Через три дня Келес прислал нам своего парламентёра, предлагая мирной борьбой на поясах решить все наши разногласия. От нашей стороны мы делегировали Женю Шишкина – невысокого, но хорошо сложенного парнишку, которого Келес презрительно называл «жирный». В назначенное время обе группы подростков собрались в условленном месте, и минут десять обговаривали условия борьбы. Оба борца разделись до пояса. Келес, подпоясанный широким офицерским ремнём, важно похаживал, презрительно разглядывая Женину экипировку. Шаровары Жени Шишкина были подвязаны тонкой бельевой верёвкой. Келес ещё раз презрительно оглядел своего противника, усмехнулся, сплюнул в сторону сквозь зубы и, встав в угрожающую позу, произнёс, обращаясь к моему брату: «Командуй».

После условного сигнала подростки кинулись друг на друга, пытаясь покрепче ухватиться за пояс противника. Схватка длилась не более чем полминуты. Келес с силой рванул Женьку за пояс, пытаясь его приподнять и бросить через себя. Тонкая бельевая верёвка не выдержала и оборвалась. Широкие шаровары Женьки Шишкина под общий хохот сползли вниз и стали путаться между ног. Но это не смутило подростка. От резкого рывка руки Келеса с обрывками верёвки поднялись высоко вверх. Это позволило Женьке поудобнее перехватить пояс противника и резким рывком перебросить его через себя. Келес упал в широкий поливной арык, долго барахтался в его скользкой грязи, наконец, вылез из него и со словами: «Это нечестно», понуро поплёлся домой.
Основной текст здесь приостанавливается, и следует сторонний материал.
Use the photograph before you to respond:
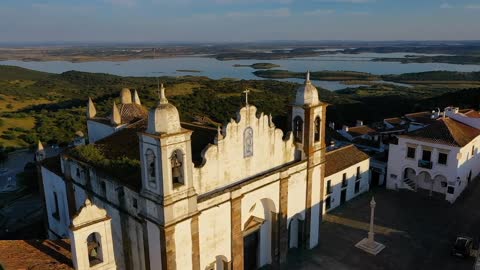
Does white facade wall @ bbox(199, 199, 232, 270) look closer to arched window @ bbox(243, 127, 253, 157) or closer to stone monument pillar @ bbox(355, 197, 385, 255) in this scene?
arched window @ bbox(243, 127, 253, 157)

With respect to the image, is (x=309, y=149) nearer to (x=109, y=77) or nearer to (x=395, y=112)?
(x=395, y=112)

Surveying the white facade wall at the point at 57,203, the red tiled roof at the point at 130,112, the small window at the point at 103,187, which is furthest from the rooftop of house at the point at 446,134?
the white facade wall at the point at 57,203

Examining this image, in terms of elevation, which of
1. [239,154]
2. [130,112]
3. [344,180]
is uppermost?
[130,112]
После этого эпизода нас навсегда оставили в покое. И Келес, и его дружки делали вид, что вообще не замечают нас. Много позже я узнал, что из Келеса вырос нормальный парень. Он закончил сельхоз институт, рано женился и по распределению уехал работать в другой город в Северо-Казахстанскую область.

Чеченский синдром

В 1950-х годах в Алма-Ате появилось много чеченских семей. Селились они в основном на северной окраине города и в пригородных посёлках. Они осваивали не пригодные для пахоты участки земли и строили дома. Дома строили из самана – блоки примерно 40х20х10 см, сделанные из смеси глины с соломой, высушенных на солнце. Строили дома, как сейчас принято говорить, под чёрный ключ, т.е. стены перекрытие, крыша, оконные и дверные проёмы. Затем продавали их. Цены просили по тем временам небольшие, и покупателей было достаточно. Женщины и дети тогда в городе почти не появлялись. Мужчины, одетые в национальные одежды, с папахою на голове даже в летнее время, кружились в основном в районе базаров. Их гордый и, возможно слегка высокомерный и независимы вид, внушали горожанам опасения и даже страх. По городу поползли нехорошие слухи о жестоких разбойных нападениях и всё это пытались связать именно с чеченцами. Нам, тогда ещё пацанам 10—15 лет, запретили ходить на Веригину гору (ныне Кок-Тюбе) – наше любимое место сбора цветов и ягод.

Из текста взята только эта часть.